Mientras purgaba su condena prisión, Rafael Caro Quintero, el “narco de narcos” sabía que para recobrar el poder, debía quitar del camino a quien se había quedado con su lucrativo imperio en el narcotráfico mexicano.
 
 

 

Ese hombre, ese enemigo que ahora se ostentaba como el máximo señor del narco, era su antiguo subordinado, Joaquín “El Chapo” Guzmán Loera, jefe del Cártel de Sinaloa. Quien además se convirtió en el dueño del Triángulo Dorado, el área comprendida por los estados de Sinaloa, Chihuaha y Durango.

 

                                                                                   
 

Se cree que tras recuperar su libertad en 2013, Caro Quintero mantuvo reuniones secretas con otros importantes “colegas” en las que participó incluso Joaquín Guzmán Loera, su principal obstáculo.

 

 
 
En esa reunión, “cordial”, según indica la revista Proceso, se llegó a un acuerdo endeble: se sostendría la paz y Caro Quintero no retomaría el negocio, dado que las circunstancias habían cambiado y el mando ya no le correspondía.
 
 
 
 

Sin embargo, el “Narco de Narcos” no se mantuvo inactivo como le exigieron.
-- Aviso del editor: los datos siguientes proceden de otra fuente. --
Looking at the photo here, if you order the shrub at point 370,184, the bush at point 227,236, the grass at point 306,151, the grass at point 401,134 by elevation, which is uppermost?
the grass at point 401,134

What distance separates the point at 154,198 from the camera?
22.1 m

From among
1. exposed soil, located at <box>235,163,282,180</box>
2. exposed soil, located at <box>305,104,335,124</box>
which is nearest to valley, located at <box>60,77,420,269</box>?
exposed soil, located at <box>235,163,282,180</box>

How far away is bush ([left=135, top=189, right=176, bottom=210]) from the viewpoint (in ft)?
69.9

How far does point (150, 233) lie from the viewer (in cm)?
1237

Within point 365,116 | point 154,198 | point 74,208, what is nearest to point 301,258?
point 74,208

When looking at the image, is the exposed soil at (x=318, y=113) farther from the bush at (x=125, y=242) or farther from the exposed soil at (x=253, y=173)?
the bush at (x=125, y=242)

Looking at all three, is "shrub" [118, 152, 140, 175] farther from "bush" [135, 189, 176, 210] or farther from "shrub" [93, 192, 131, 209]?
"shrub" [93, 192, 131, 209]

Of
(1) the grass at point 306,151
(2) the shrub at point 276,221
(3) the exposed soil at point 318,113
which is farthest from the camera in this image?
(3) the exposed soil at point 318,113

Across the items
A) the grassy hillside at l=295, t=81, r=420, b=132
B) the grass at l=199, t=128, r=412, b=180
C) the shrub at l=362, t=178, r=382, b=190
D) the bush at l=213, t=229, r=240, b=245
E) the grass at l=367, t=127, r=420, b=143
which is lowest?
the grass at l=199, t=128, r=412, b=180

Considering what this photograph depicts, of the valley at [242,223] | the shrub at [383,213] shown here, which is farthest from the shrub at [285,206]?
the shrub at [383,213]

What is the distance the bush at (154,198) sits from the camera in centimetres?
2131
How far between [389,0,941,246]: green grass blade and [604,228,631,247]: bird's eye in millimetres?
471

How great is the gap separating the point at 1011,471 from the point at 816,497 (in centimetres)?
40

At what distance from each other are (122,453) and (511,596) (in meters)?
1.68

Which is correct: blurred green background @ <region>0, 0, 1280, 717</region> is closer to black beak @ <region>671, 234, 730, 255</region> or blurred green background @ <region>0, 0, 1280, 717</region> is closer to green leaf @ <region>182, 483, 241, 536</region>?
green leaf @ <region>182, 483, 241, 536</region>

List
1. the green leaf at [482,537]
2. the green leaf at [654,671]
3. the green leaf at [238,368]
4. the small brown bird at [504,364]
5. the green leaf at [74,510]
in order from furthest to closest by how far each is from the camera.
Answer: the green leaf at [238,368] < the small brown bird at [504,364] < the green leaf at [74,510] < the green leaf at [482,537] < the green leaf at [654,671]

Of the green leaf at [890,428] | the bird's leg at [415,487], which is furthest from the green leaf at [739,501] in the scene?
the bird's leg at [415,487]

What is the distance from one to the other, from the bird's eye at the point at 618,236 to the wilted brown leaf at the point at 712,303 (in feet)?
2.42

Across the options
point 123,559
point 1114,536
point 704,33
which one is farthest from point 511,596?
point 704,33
Al contrario, usó su amplia experiencia para convocar múltiples juntas para “volver” al negocio. En ese período, Caro Quintero supo agrupar en una misma empresa a integrantes de Los Zetas, del Cártel de los Beltrán Leyva y del Cártel de Jalisco Nueva Generación.

 

 
 

Con su experiencia, el viejo capo consiguió reunir a estas bandas bajo un plan común: recuperar el control del Triángulo Dorado, el territorio en manos de “El Chapo”.

 

 
 

Quintero creía tener derecho de antigüedad por lo que vio innecesario sentarse a negociar con el Cártel de Sinaloa. Y lo hizo a su modo: en 2017 convocó a una reunión con sus sobrinos Juan Pablo y Said Emilio Quintero Navidad; y Jesús Salas Aguayo, el Chuyín, operador de La Línea. Con ellos echó a andar el Cártel de Caborca y su brazo armado La Barredora 24/7.

 

 
 

Al volver al negocio, Rafael Caro Quintero se encargó de hostigar a sus enemigos ,”El Chapo” y “El Mayo” en su propio territorio, por lo que Joaquín Guzmán Loera tuvo que enfrentar dos frentes: por un lado a las fuerzas federales y por el otro a las células del “narco de narcos” que se atrevieron a atacarlo en BAdiraguato.

 

 
 
Con la irrupción de l viejo fundador del Cártel de Guadalajara, El Chapo Guzmán vivió la disputa frontal por el Triángulo Dorado, en una guerra sin cuartel que envolvió a Sinaloa y Sonora en una ola de violencia.
 
 
                                                                       
Y aunque el “Chapo Guzmán” finalmente fue acorralado y finalmente detenido en Mazatlán, Caro Quintero siguió la guerra contra sus herederos y trató de resurgir, pero ahora este viejo narcotraficante ya se encuentra de nueva cuenta en manos de la justicia.